What to work on — Reproduce all the entries exactly and keep the pictures out.

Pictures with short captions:
#####
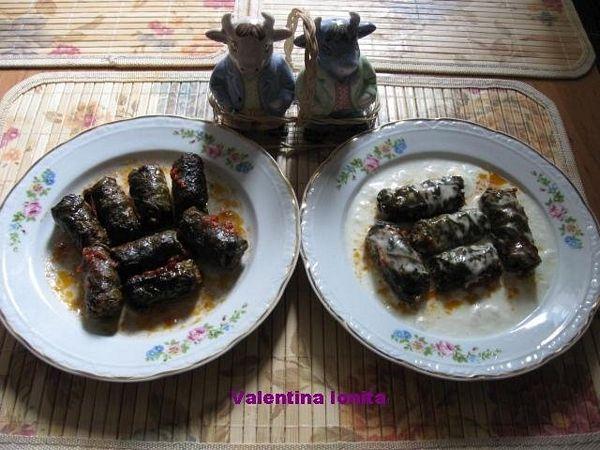 Sarmalute cu carne de vitel in foi de vita fierte in vin alb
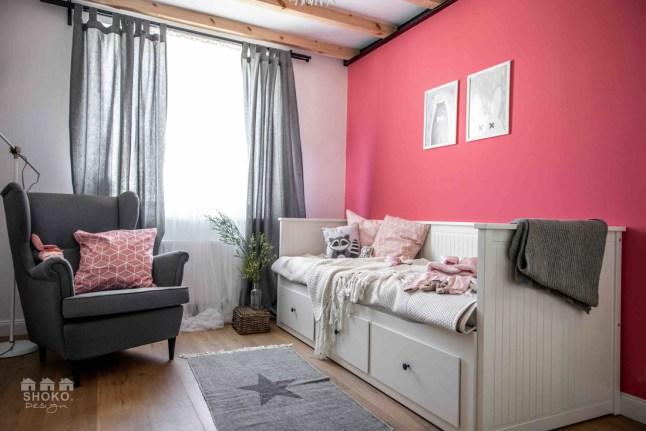 dormitorio-habitacion-infantil-estilo-nordico-escandinavo-pared-rosa-muebles-ikea-cama-blanca-funda-cojin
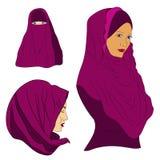 Het moslimmeisje kleedde zich in gekleurd hijab Royalty-vrije Stock Fotografie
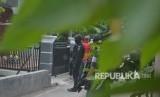 Tim Densus 88 melakukan penjagaan saat penggeledahan usai penangkapan terduga teroris di Jemaras, Klangenan, Kab. Cirebon, Jawa Barat, Kamis (17/5). Operasi penggerebekan juga terjadi di Mojokerto.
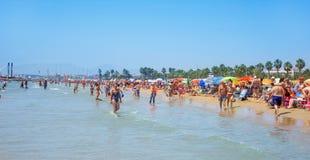 Povos na praia de Llevant, em Salou, Espanha Fotografia de Stock Royalty Free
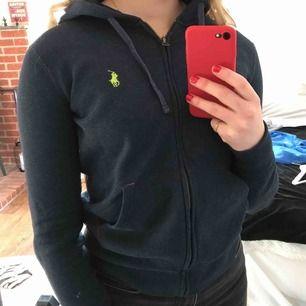 Mörkblå hoodie från Ralph Lauren. I bra men använt skick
#####
Answer area —
 Sarmalute cu carne de vitel in foi de vita fierte in vin alb
 dormitorio-habitacion-infantil-estilo-nordico-escandinavo-pared-rosa-muebles-ikea-cama-blanca-funda-cojin
 Het moslimmeisje kleedde zich in gekleurd hijab Royalty-vrije Stock Fotografie
 Tim Densus 88 melakukan penjagaan saat penggeledahan usai penangkapan terduga teroris di Jemaras, Klangenan, Kab. Cirebon, Jawa Barat, Kamis (17/5). Operasi penggerebekan juga terjadi di Mojokerto.
 Povos na praia de Llevant, em Salou, Espanha Fotografia de Stock Royalty Free
 Mörkblå hoodie från Ralph Lauren. I bra men använt skick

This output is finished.